■ **Listing**:
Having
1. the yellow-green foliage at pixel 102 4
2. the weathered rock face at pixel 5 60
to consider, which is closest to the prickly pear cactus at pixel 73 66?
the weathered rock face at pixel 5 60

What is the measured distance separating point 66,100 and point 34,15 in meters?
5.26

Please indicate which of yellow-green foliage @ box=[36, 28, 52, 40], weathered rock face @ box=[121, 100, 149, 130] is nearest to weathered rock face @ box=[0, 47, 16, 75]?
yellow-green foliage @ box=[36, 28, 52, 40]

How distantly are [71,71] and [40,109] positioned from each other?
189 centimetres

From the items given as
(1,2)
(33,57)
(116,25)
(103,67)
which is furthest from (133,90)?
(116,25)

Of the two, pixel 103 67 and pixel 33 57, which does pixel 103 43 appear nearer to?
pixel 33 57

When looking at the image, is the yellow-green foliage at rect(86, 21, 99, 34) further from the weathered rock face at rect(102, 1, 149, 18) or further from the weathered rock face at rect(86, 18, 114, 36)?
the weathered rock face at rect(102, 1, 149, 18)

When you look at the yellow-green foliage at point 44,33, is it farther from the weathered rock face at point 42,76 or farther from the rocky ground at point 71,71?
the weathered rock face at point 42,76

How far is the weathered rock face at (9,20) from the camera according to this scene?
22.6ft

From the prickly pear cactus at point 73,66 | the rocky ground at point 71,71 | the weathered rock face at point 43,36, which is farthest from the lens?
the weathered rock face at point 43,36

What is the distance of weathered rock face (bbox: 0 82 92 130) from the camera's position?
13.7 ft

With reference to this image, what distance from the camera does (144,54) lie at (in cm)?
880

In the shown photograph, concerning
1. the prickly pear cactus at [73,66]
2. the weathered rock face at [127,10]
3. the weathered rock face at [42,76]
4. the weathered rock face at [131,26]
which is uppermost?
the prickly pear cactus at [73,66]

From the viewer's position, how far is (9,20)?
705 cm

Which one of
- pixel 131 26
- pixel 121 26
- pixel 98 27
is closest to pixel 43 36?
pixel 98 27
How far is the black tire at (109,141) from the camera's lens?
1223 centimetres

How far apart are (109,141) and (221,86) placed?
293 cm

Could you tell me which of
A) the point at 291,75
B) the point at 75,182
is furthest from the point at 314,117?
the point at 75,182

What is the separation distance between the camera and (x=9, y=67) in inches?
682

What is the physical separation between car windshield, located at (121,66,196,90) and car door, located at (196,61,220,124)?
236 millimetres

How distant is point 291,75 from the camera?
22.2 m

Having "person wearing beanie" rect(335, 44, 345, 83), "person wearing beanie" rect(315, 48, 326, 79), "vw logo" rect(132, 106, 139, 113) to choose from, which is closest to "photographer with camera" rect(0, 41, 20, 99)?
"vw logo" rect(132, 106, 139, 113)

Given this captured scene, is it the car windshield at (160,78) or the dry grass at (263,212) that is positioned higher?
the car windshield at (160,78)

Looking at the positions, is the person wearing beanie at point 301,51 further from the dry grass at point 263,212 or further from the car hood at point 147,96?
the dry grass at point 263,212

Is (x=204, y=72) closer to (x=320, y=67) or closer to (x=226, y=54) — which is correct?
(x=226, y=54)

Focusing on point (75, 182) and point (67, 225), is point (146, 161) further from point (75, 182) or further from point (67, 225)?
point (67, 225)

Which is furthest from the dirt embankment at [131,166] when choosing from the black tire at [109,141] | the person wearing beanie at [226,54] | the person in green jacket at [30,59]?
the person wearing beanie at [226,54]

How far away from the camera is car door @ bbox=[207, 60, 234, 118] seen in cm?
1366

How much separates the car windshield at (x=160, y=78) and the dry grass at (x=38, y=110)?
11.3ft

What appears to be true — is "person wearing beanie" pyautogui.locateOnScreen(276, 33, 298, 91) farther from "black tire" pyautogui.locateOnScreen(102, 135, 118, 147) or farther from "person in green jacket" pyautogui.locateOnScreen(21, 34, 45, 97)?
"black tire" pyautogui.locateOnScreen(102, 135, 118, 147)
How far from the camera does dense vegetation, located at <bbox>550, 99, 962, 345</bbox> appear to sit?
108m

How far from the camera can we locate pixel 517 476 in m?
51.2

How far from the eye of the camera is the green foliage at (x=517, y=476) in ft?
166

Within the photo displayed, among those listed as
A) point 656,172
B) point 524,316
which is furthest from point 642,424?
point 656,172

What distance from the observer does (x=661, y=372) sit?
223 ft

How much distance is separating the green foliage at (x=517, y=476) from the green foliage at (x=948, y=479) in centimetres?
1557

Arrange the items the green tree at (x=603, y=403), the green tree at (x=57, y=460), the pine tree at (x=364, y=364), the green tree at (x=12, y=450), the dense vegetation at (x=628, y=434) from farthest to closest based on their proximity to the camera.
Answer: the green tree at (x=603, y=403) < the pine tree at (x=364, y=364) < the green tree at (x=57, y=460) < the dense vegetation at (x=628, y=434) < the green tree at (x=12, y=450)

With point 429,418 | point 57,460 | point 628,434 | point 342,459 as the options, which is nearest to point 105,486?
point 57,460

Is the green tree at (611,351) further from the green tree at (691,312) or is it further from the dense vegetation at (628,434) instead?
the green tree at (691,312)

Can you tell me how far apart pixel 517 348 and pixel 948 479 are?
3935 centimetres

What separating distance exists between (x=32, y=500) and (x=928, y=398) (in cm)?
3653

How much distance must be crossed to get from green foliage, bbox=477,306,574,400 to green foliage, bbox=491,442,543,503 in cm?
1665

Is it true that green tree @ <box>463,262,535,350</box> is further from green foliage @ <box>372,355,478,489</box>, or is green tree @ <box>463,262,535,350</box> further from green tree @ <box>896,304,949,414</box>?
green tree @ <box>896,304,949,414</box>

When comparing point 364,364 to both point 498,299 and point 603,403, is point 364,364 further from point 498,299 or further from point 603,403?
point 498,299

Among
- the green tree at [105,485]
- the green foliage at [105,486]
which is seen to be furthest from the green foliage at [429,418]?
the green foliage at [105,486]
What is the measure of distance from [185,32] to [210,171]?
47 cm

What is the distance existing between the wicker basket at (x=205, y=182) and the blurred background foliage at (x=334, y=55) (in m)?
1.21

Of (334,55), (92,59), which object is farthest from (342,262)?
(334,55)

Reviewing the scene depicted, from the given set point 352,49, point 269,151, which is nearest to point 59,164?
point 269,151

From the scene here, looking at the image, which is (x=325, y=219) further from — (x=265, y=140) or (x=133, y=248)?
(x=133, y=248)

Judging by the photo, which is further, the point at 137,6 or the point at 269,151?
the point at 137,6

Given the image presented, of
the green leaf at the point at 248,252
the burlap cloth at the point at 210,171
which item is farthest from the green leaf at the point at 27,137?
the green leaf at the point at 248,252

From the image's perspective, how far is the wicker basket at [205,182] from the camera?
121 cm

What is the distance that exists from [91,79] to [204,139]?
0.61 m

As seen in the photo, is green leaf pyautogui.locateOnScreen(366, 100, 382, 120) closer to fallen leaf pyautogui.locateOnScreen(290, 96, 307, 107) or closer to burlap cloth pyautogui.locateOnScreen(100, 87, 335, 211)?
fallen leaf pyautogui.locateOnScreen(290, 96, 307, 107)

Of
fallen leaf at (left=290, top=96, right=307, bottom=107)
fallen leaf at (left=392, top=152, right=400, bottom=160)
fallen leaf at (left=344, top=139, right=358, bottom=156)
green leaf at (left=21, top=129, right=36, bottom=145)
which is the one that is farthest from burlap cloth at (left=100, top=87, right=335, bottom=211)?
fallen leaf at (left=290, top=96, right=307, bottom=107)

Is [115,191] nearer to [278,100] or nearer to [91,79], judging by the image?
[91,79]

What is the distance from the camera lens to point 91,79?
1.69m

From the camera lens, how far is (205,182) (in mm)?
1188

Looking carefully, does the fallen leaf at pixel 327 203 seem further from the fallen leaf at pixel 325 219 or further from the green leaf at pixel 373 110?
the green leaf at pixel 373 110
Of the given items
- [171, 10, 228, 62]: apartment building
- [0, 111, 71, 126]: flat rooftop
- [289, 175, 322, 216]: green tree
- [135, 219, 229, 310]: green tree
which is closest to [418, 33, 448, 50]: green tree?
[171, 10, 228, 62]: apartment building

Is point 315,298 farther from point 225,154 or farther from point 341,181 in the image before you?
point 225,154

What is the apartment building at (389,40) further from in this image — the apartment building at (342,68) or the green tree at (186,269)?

■ **Exercise aim**: Starting at the line that contains "From the image's", repeat each line exactly through the last one in the listing. Include both of those lines and nothing more.

■ **Task solution**:
From the image's perspective, how far is the wicker basket at [205,182] from the camera?
121 cm

What is the distance that exists from [91,79] to [204,139]?
0.61 m

As seen in the photo, is green leaf pyautogui.locateOnScreen(366, 100, 382, 120) closer to fallen leaf pyautogui.locateOnScreen(290, 96, 307, 107) or closer to burlap cloth pyautogui.locateOnScreen(100, 87, 335, 211)?
fallen leaf pyautogui.locateOnScreen(290, 96, 307, 107)

Of
fallen leaf at (left=290, top=96, right=307, bottom=107)
fallen leaf at (left=392, top=152, right=400, bottom=160)
fallen leaf at (left=344, top=139, right=358, bottom=156)
green leaf at (left=21, top=129, right=36, bottom=145)
which is the one that is farthest from burlap cloth at (left=100, top=87, right=335, bottom=211)?
fallen leaf at (left=290, top=96, right=307, bottom=107)

Is [115,191] nearer to [278,100] or nearer to [91,79], judging by the image?
[91,79]

What is the distance from the camera lens to point 91,79?
1.69m

From the camera lens, how far is (205,182) (in mm)?
1188

Looking carefully, does the fallen leaf at pixel 327 203 seem further from the fallen leaf at pixel 325 219 or further from the green leaf at pixel 373 110?
the green leaf at pixel 373 110
Of the given items
- [171, 10, 228, 62]: apartment building
- [0, 111, 71, 126]: flat rooftop
- [289, 175, 322, 216]: green tree
- [135, 219, 229, 310]: green tree
which is closest to [418, 33, 448, 50]: green tree?
[171, 10, 228, 62]: apartment building

Is point 315,298 farther from point 225,154 or farther from point 341,181 in the image before you?
point 225,154

What is the apartment building at (389,40) further from in this image — the apartment building at (342,68) or the green tree at (186,269)?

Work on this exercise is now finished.